There are a number of techniques you can use to improve the accuracy of your auto-labels. Here are a few things to try:

  • Break down more complex questions into parts. For example, if you want to know if an article meets many criteria for inclusion and you want the auto-labeler to provide a Yes or No answer, ask it to work through a set of questions related to each criteria. In the following example, we want to include articles that are systematic reviews or meta-analyses about the impacts of wildfires on health, the environment or economic factors.
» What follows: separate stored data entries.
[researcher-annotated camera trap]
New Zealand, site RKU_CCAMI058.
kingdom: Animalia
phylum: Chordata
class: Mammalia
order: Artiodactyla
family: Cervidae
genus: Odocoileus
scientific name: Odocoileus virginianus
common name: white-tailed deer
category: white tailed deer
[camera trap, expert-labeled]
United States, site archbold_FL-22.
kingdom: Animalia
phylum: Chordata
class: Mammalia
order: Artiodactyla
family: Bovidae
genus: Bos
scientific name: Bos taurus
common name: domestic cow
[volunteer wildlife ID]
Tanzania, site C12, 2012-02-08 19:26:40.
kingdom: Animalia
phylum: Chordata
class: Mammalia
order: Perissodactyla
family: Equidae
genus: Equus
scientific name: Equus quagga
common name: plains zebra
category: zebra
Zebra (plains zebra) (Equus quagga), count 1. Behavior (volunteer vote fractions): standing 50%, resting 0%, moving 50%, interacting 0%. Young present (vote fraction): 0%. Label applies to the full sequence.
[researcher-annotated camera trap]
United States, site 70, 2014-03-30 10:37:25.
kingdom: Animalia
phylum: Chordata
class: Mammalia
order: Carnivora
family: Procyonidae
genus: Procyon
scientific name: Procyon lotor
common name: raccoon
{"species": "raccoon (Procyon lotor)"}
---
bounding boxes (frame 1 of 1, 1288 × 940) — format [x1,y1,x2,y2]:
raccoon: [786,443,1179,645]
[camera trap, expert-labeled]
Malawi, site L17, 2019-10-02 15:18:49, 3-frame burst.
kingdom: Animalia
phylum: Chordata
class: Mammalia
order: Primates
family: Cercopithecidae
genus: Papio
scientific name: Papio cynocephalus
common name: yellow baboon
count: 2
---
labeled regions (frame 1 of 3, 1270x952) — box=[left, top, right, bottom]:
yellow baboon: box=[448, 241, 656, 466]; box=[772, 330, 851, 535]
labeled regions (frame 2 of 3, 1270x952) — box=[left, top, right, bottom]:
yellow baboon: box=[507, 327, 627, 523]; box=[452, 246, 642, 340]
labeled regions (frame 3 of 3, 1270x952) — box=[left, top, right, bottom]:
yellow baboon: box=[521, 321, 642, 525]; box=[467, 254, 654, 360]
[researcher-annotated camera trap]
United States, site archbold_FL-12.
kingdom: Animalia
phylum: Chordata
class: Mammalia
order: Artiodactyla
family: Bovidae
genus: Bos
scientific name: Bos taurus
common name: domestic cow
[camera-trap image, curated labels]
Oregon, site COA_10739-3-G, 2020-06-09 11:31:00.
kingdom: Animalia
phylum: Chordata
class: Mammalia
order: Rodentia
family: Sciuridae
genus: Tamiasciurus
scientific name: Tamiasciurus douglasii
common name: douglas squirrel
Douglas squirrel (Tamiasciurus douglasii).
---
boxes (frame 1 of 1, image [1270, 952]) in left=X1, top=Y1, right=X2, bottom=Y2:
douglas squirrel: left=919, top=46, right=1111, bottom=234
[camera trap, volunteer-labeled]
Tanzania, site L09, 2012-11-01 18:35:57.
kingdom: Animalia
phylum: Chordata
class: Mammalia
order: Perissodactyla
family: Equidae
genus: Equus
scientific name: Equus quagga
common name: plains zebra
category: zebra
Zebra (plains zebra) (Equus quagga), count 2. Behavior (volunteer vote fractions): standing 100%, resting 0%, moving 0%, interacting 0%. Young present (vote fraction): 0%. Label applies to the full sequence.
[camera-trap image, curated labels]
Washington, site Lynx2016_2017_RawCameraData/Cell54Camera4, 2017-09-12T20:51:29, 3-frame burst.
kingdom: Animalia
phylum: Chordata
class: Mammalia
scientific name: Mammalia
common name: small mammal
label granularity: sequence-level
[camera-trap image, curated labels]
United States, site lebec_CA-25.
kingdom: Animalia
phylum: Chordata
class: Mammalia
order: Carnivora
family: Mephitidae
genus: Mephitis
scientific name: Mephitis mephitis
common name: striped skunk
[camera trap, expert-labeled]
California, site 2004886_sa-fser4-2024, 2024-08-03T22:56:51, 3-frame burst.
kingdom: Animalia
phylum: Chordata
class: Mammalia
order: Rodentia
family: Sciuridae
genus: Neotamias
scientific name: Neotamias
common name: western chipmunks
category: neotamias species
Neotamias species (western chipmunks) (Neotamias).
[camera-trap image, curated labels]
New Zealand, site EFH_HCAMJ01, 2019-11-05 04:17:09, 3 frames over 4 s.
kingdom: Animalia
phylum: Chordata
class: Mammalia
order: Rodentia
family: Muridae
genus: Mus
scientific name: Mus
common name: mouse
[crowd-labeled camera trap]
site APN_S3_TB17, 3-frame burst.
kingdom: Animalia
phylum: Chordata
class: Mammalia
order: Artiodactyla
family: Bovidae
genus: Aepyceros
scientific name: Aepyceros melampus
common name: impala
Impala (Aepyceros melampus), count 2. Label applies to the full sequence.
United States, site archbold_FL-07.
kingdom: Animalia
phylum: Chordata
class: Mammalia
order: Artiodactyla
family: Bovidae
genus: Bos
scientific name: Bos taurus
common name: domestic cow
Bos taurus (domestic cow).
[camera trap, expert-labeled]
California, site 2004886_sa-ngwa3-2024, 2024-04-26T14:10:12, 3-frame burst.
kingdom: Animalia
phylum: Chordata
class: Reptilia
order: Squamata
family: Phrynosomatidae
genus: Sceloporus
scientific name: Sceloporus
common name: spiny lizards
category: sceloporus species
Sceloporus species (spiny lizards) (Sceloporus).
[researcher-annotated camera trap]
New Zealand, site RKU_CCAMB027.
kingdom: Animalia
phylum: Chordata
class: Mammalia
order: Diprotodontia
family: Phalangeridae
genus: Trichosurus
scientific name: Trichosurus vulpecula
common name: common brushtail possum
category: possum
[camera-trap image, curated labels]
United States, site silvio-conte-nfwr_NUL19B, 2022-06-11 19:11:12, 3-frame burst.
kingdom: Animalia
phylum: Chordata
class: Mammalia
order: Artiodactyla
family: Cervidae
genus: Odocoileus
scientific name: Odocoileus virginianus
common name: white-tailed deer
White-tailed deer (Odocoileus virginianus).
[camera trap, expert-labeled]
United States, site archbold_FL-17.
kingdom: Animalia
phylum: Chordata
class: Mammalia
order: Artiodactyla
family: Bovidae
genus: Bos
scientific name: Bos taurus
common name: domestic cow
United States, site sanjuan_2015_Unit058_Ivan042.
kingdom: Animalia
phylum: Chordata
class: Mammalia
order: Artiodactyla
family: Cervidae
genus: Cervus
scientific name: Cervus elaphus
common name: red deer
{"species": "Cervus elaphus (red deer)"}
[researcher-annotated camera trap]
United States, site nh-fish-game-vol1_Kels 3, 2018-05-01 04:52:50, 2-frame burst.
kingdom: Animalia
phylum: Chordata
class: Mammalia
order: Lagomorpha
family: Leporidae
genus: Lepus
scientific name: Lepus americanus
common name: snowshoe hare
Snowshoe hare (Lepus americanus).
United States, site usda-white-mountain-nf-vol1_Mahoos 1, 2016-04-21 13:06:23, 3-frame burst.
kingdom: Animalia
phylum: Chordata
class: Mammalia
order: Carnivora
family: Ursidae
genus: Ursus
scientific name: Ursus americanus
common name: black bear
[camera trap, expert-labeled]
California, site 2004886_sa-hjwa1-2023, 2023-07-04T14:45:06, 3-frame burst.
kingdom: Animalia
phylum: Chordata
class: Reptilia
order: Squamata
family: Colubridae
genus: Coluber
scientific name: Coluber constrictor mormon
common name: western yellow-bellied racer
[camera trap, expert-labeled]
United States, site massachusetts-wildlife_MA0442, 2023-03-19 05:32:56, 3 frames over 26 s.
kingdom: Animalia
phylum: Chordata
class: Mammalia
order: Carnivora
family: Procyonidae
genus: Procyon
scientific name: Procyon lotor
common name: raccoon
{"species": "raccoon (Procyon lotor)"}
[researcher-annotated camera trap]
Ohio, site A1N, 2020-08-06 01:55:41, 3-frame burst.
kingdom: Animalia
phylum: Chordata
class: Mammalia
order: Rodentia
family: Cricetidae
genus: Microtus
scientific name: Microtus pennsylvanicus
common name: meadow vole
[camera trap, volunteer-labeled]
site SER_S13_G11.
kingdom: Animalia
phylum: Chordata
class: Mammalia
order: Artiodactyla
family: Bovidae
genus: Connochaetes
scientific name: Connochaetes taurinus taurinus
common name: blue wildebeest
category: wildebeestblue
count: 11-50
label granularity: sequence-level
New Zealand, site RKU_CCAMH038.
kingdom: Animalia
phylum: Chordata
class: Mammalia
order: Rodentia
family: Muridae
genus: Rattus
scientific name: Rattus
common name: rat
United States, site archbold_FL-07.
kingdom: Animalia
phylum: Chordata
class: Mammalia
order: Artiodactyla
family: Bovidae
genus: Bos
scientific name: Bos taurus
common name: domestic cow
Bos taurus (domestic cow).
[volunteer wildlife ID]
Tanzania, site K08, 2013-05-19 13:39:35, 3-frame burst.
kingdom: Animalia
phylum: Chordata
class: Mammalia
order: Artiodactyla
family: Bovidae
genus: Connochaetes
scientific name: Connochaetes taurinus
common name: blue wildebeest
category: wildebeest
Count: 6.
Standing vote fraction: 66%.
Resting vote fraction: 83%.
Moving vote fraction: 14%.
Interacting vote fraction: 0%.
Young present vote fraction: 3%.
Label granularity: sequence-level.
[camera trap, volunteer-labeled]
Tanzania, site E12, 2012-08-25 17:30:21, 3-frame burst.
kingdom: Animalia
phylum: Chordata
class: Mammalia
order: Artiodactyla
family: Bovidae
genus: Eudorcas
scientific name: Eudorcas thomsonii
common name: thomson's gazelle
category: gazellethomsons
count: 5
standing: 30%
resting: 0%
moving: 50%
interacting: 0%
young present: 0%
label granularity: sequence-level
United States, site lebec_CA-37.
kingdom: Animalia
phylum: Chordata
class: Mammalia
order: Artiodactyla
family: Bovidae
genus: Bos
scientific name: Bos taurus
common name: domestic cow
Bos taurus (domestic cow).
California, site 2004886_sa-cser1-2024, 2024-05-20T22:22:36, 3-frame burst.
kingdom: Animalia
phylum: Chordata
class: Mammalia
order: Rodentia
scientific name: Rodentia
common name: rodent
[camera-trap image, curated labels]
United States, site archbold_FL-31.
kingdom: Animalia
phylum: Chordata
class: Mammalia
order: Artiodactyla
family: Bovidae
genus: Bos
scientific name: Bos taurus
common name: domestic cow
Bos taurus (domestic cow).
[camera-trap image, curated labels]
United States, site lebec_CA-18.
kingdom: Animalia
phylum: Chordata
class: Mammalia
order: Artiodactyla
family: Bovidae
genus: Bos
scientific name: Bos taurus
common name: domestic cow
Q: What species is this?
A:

We can break this down and give the auto-labeler the following prompt in the label's Question section:

 

Answer true or false for the following questions about this article.

1. Is this a systematic review or meta-analysis?

2. Does this focus on the impacts of wildfires?

3. Does this include at least one health, environmental or economic impact of wildfires?

If all of the answers are true, include this article. If any of the answers are false, exclude the article.

 

  • Use another genAI tool like chatGPT, Microsoft Copilot or Google Gemini to improve your prompt. Provide the prompt and some examples of correct and incorrect answers and ask it to help you revise the prompt to achieve better results.

 

  • Filter out records without abstracts. When running the auto-labeler on just citation data (not PDFs), it performs more accurately when it has abstracts, and not just titles to rely on. We recommend, when doing the initial human screening, to skip records without abstracts. In this way, when you set your article filters for the auto-labeler, it will only include articles with abstracts.